**INPUT FOR THIS TASK**
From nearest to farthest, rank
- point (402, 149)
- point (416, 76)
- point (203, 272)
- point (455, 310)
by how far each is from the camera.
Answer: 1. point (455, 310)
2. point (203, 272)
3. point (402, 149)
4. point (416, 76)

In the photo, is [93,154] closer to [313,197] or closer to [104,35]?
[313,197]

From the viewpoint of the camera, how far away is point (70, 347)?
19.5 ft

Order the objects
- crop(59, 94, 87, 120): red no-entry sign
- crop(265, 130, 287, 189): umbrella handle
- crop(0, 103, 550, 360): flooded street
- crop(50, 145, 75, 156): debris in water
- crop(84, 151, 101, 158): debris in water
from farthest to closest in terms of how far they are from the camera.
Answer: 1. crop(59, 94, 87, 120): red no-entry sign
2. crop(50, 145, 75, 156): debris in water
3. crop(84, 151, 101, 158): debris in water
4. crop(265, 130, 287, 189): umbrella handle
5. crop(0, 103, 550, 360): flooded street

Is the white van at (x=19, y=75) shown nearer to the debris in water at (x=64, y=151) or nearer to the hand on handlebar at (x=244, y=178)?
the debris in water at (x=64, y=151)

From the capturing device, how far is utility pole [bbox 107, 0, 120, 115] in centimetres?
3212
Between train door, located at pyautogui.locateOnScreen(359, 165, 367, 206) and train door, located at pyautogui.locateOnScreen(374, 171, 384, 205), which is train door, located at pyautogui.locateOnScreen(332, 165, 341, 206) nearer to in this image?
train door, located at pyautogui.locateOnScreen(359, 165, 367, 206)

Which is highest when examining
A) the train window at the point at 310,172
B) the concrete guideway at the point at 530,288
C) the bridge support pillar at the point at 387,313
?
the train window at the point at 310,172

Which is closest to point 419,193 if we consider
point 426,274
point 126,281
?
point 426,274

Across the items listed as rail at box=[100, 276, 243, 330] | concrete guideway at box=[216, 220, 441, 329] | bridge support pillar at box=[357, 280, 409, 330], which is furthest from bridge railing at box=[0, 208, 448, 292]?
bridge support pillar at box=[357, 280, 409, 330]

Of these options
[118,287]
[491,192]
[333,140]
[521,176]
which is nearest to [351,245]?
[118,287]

**EXERCISE DESCRIPTION**
Please copy all of the records above word for word, changing nothing.

**TASK ANSWER**
From nearest to farthest, rank
- point (402, 149)
- point (416, 76)
- point (203, 272)
- point (455, 310)
by how far each is from the camera.
Answer: 1. point (455, 310)
2. point (203, 272)
3. point (402, 149)
4. point (416, 76)

In the photo, is [93,154] closer to [313,197] or closer to [104,35]?
[313,197]

From the viewpoint of the camera, how far away is point (70, 347)?
19.5 ft

Order the objects
- crop(59, 94, 87, 120): red no-entry sign
- crop(265, 130, 287, 189): umbrella handle
- crop(0, 103, 550, 360): flooded street
- crop(50, 145, 75, 156): debris in water
- crop(84, 151, 101, 158): debris in water
from farthest to closest in terms of how far they are from the camera.
Answer: 1. crop(59, 94, 87, 120): red no-entry sign
2. crop(50, 145, 75, 156): debris in water
3. crop(84, 151, 101, 158): debris in water
4. crop(265, 130, 287, 189): umbrella handle
5. crop(0, 103, 550, 360): flooded street

Is the white van at (x=19, y=75) shown nearer to the debris in water at (x=64, y=151) or nearer to the hand on handlebar at (x=244, y=178)?
the debris in water at (x=64, y=151)

From the capturing device, how far is utility pole [bbox 107, 0, 120, 115] in centimetres?
3212
Between train door, located at pyautogui.locateOnScreen(359, 165, 367, 206) and train door, located at pyautogui.locateOnScreen(374, 171, 384, 205), which is train door, located at pyautogui.locateOnScreen(332, 165, 341, 206) nearer to in this image?
train door, located at pyautogui.locateOnScreen(359, 165, 367, 206)

Which is highest when examining
A) the train window at the point at 310,172
B) the concrete guideway at the point at 530,288
C) the bridge support pillar at the point at 387,313
?
the train window at the point at 310,172

Which is closest to point 419,193 if we consider
point 426,274
point 126,281
?
point 426,274

Across the items listed as rail at box=[100, 276, 243, 330] | concrete guideway at box=[216, 220, 441, 329] | bridge support pillar at box=[357, 280, 409, 330], which is furthest from bridge railing at box=[0, 208, 448, 292]?
bridge support pillar at box=[357, 280, 409, 330]

Of these options
[118,287]
[491,192]
[333,140]
[521,176]
which is nearest to [351,245]?
[118,287]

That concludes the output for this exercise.